First, Barker observed an inverse association between birth weight and the incidence of CVD, such as ischemic heart disease, stroke and hypertension during adulthood. He advanced the question of “developmental programming”, that is, whether the intrauterine environment and the stress that is experienced during fetal and early postnatal life increase the risk of later-life chronic diseases, such as hypertension and chronic kidney disease [8]. Since then, numerous studies have investigated the impact of prematurity, intrauterine growth restriction (IUGR) and LBW on kidney function and blood pressure (BP) during childhood and adulthood. The present review aims at reviewing the current knowledge on the long-term consequences of prematurity on renal and cardiovascular development and function.
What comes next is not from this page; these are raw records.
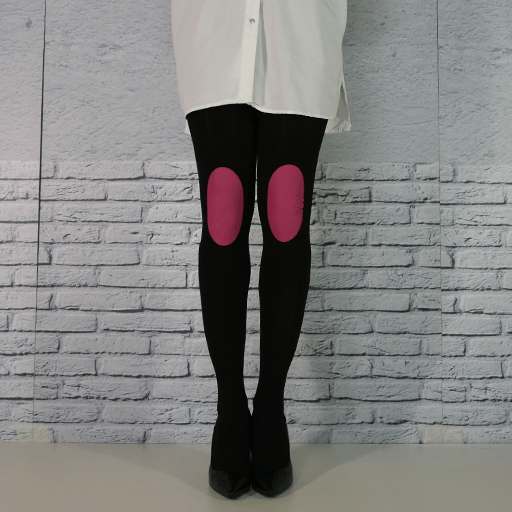 Legs-go_pantys-con-rodilleras_colección-basic-colors_panty-negro-rodilleras-rosas_medias-con-rodilleras_pantys-fantasía_medias-de-fantasía.png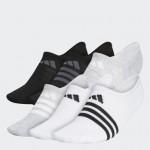 Superlite Stripe Super-No-Show Socks 6 Pairs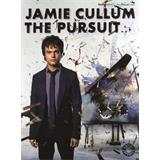 Hal Leonard Jamie Cullum The Pursuit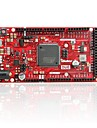 geeetech iduino raison carte de developpement at91sam3x8e pour Arduino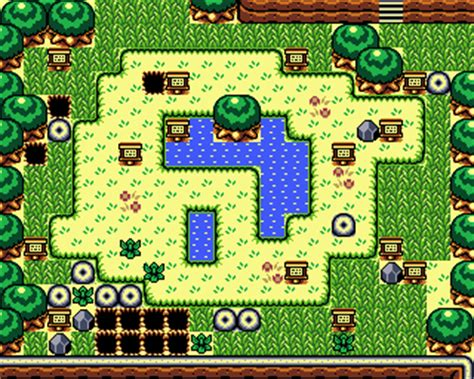 legend of zelda map maze signpost maze zeldapedia the legend of zelda wiki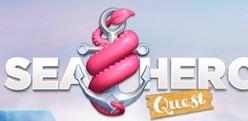Das Logo des digitalen Spiels Sea Hero Quest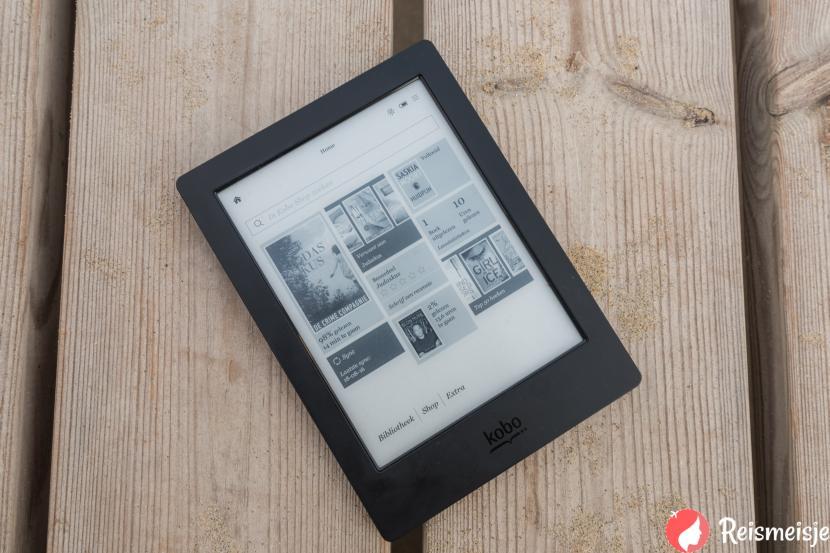 Review voor backpackers; de Kobo Aura H20 e-reader » Reismeisje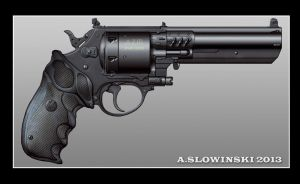 AZM Sport Match Revolver by BlackDonner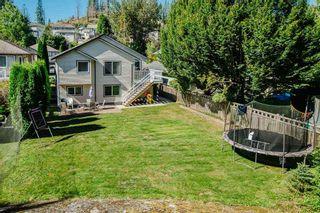 "Photo 33: 23862 133 AVENUE Avenue in Maple Ridge: Silver Valley House for sale in ""ROCKRIDGE ESTATES"" : MLS®# R2496957"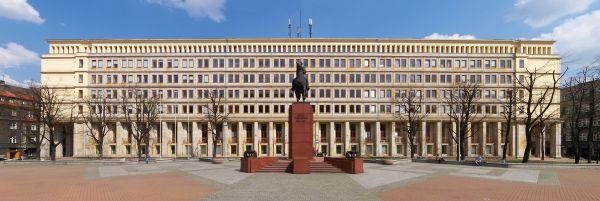Katowice - Urząd Marszałkowski Województwa Śląskiego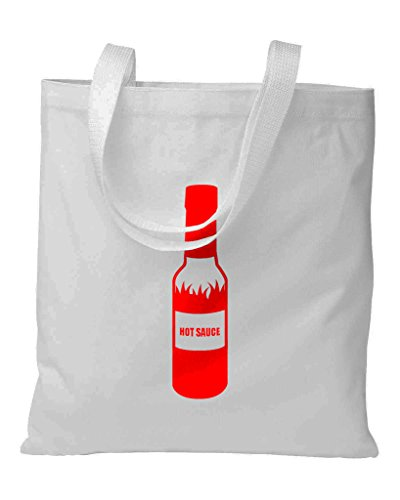 The T-shirt Press Hot Sauce Tote Bag Off-White (Tee Bag Off)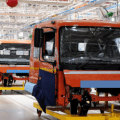 Commercial vehicle sales picking up, likely to regain peak, says VE Commercial Vehicles MD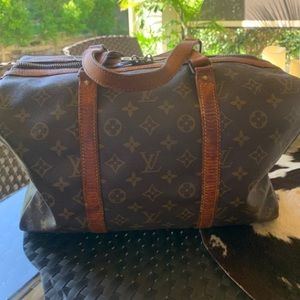 Louis Vuitton Sac Souple 35 Duffel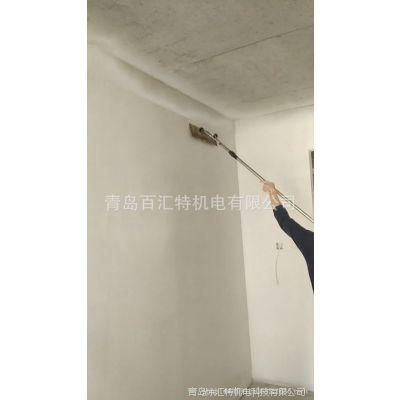 家装腻子喷涂腻子刮平板 腻子抹平板 长杆可伸缩腻子刮板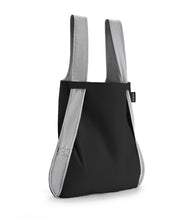 Load image into Gallery viewer, Notabag Convertible Tote & Backpack, Adult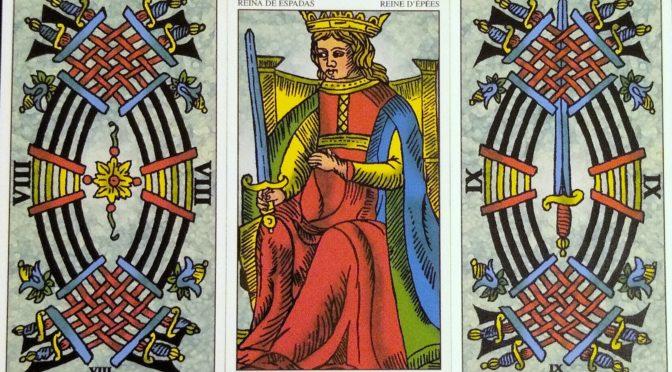 Universal Tarot of Marseille: 8 of Swords, Queen of Swords, & 9 of Swords.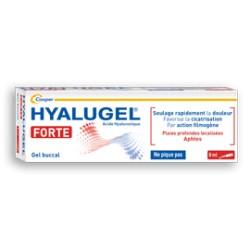 HYALUGEL FORTE GEL BUCCAL 8ML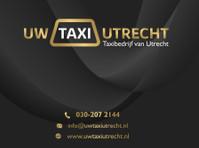 Uw Taxi Utrecht (1) - Taxibedrijven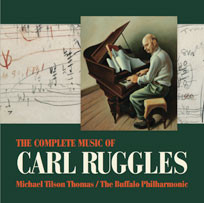 Ruggles_cover_1024x1024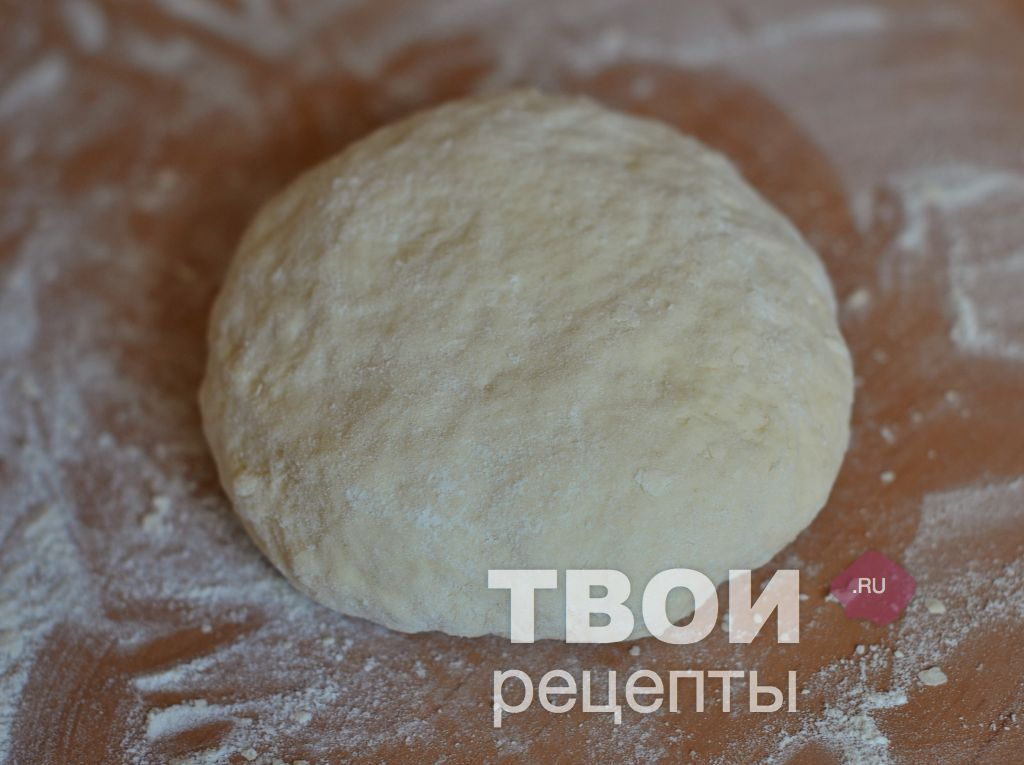 Тесто для пирога с картошкой без яиц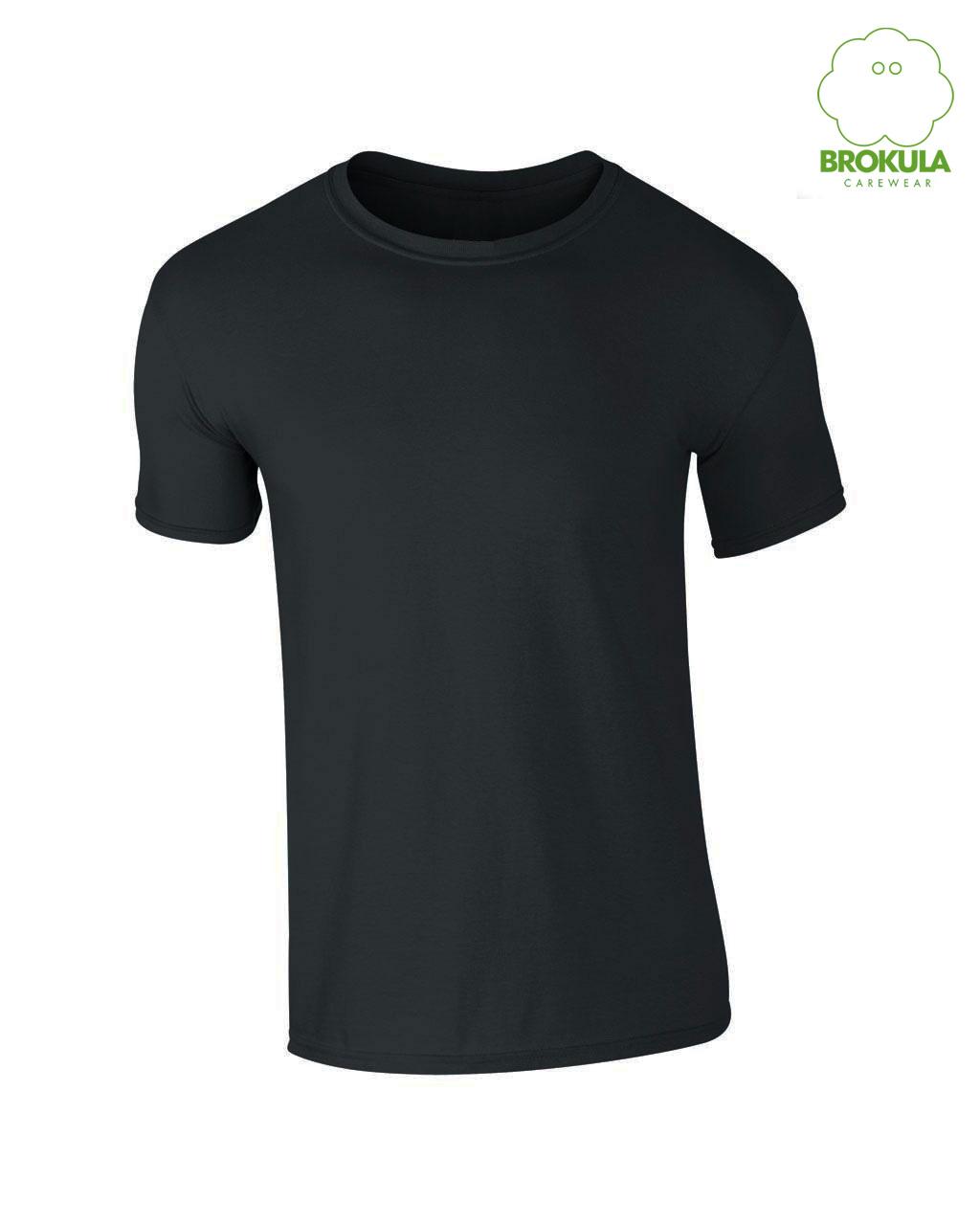 Muška T-shirt majica kratki rukav BROKULA organic line crna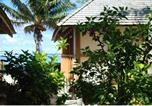 Villages vacances Arorangi - Palm Grove-1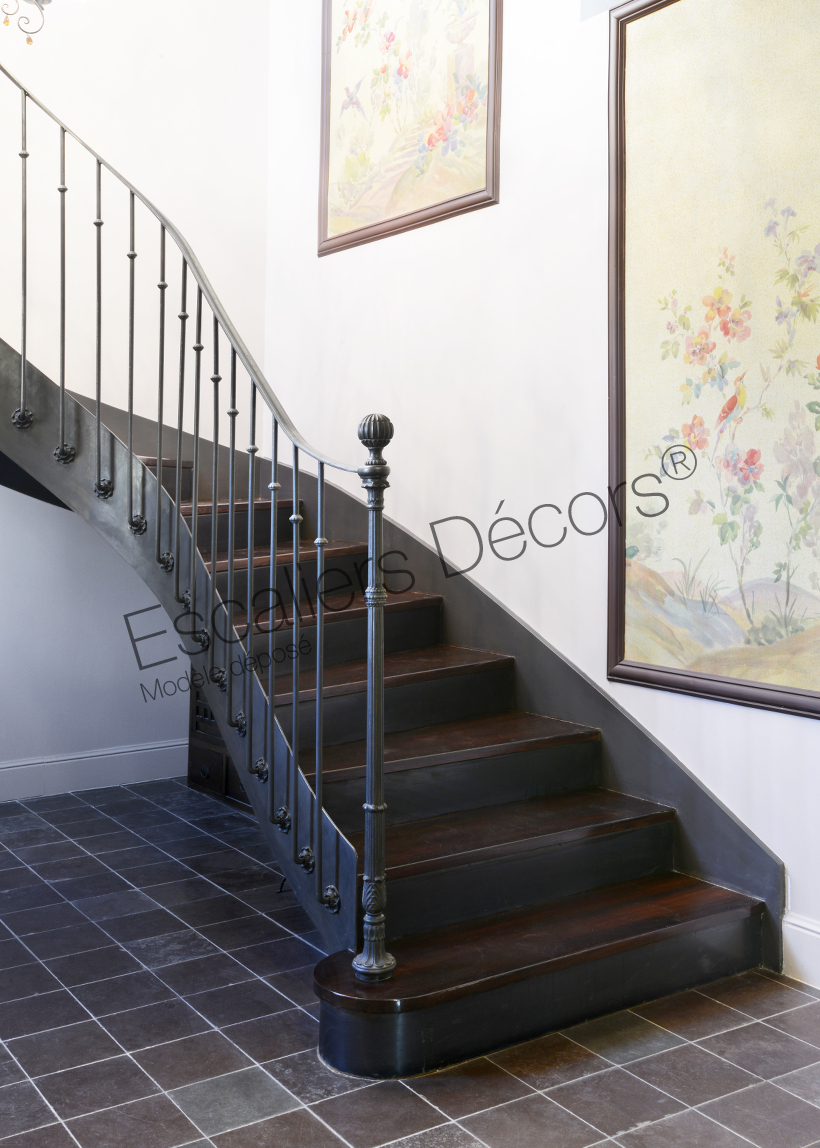 Fabricant D Escalier Bois escalier balancé - escaliers décors®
2. Prematurity and Kidneys

Nephrons are the functional units of kidneys whose formation begins at the ninth gestational week. The majority of nephrons are developed during the third trimester of pregnancy and complete at 34–36 weeks of gestation [9]. The total number of nephrons varies from 200,000 to 2,000,000 per kidney, per person [10,11]. This wide variance may be due to either genetic or environmental factors that affect nephrogenesis prenatally, or harmful factors that may lead postnatally to loss of nephrons in later life. Maternal diseases, either developed in the pre-pregnancy stage (CKD and HTN) or during pregnancy (preeclampsia/eclampsia, gestational diabetes, chorioamnionitis), maternal habits (alcohol consumption, cigarette smoking, nutrition) or administrated medications to the pregnant mother (antenatal steroids) are factors that can affect prenatally the development of the kidney. They may either lead directly to low nephron endowment or indirectly by predisposing to preterm birth or IUGR and LBW [12,13]. A linear relationship has been observed between nephron number and birth weight, predicting an increase of 257,426 glomeruli per kilogram increase in birth weight [11]. Due to incomplete nephrogenesis, preterm infants are vulnerable to factors that affect kidney development in extrauterine life and can lead to renal injury. Such factors are administrated nephrotoxic medications (aminoglycoside antibiotics, non-steroidal anti-inflammatory drugs) and acute kidney injury during the neonatal period [12,13]. Moreover, it is known that the nephron number declines with age in a normal population without renal disease at a rate of approximately 4500 glomeruli per kidney, per year [14,15]. Finally, the nephron number tends to be lower in females [16].
According to human post-mortem autopsy studies, glomerulogenesis is markedly decreased in preterm infants, and the extra-uterine nephrogenesis continues to a maximum of 40 days after birth by the development of abnormal glomeruli without achieving a full complement of nephrons [17,18,19]. As a result, preterm infants are characterized by low nephron endowment, which leads to compensatory glomerular hyperfiltration by the remaining nephrons to minimize the overall reduction and loss of function, according to Brenner’s theory. Eventually, hyperfiltration results in the development of proteinuria, secondary focal segmental glomerulosclerosis and progressive decline of glomerular filtration rate (GFR) [20].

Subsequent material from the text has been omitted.